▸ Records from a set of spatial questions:
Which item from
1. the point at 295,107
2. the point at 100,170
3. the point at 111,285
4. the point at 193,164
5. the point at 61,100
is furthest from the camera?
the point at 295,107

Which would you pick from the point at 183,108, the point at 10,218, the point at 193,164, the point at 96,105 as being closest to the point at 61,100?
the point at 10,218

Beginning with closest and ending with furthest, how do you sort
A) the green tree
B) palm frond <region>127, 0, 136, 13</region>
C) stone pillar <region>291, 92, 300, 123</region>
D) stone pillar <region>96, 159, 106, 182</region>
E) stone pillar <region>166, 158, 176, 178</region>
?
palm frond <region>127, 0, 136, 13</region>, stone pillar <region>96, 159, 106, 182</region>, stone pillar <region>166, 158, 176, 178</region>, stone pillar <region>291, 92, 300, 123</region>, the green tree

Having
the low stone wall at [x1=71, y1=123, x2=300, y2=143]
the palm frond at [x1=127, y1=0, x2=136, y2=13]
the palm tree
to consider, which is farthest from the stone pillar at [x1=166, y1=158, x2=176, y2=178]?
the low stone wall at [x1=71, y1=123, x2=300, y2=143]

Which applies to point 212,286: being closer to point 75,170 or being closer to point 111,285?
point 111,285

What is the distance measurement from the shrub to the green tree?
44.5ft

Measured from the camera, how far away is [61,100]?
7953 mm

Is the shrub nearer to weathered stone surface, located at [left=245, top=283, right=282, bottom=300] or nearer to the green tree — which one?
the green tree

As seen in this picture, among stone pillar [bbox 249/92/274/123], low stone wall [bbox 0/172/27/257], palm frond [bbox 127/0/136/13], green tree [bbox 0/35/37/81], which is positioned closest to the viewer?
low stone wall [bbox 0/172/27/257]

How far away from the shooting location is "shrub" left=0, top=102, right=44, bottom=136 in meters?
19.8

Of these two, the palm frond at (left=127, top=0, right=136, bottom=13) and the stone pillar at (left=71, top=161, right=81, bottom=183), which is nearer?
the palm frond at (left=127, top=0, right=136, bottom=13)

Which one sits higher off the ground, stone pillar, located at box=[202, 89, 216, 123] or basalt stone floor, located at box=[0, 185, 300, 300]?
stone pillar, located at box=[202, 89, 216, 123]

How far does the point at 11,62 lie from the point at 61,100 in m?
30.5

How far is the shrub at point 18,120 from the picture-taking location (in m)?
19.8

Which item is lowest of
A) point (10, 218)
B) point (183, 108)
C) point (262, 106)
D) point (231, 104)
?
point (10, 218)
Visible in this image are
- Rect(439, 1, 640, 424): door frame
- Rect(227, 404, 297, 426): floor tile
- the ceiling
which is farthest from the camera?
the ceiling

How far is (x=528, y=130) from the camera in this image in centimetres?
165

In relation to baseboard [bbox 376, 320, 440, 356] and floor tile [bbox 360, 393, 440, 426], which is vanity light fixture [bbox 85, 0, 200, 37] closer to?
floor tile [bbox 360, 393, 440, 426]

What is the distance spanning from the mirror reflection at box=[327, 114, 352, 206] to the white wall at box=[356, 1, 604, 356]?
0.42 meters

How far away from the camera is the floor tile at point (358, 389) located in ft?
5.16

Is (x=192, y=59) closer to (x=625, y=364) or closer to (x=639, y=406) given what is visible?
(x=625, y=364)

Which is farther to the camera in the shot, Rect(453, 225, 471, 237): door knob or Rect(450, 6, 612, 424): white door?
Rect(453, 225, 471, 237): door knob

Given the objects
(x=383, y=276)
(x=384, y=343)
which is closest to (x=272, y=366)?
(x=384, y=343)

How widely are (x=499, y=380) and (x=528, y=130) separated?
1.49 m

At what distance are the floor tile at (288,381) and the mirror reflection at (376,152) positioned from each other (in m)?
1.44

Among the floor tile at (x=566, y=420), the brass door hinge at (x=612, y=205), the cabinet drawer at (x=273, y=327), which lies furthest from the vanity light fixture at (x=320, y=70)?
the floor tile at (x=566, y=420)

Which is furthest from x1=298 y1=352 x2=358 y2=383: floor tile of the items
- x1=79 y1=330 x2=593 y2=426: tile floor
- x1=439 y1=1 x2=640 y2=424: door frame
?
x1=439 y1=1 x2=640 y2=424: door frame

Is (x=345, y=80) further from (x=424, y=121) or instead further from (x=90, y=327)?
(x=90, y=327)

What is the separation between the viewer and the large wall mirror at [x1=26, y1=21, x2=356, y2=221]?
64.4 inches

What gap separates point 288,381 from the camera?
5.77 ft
* * *
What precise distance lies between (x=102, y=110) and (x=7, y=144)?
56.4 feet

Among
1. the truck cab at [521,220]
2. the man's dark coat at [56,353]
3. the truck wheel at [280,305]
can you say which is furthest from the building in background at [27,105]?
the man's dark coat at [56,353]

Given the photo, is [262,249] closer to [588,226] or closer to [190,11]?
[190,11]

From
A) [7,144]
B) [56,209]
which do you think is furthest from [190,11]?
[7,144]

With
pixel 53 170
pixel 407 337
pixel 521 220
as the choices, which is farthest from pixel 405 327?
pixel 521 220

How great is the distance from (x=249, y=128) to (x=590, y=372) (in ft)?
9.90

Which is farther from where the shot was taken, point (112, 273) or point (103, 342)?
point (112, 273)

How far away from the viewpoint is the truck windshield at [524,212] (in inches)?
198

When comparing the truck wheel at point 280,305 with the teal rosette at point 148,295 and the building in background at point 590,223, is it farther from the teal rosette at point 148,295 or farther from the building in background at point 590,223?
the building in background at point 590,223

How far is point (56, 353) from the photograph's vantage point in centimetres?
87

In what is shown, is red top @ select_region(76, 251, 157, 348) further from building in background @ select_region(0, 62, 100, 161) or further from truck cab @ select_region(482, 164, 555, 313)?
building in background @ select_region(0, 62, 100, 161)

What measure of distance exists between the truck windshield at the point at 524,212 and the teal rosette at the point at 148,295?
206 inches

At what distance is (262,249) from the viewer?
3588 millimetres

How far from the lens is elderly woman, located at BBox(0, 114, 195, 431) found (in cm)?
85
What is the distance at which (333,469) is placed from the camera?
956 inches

▸ YOUR GOAL: List every line of the material above that contains the string "inches", copying each line in full. Matches are case-sensitive.

▸ EXPECTED ANSWER:
64.4 inches
How far away from the viewpoint is the truck windshield at [524,212] (in inches)?
206 inches
956 inches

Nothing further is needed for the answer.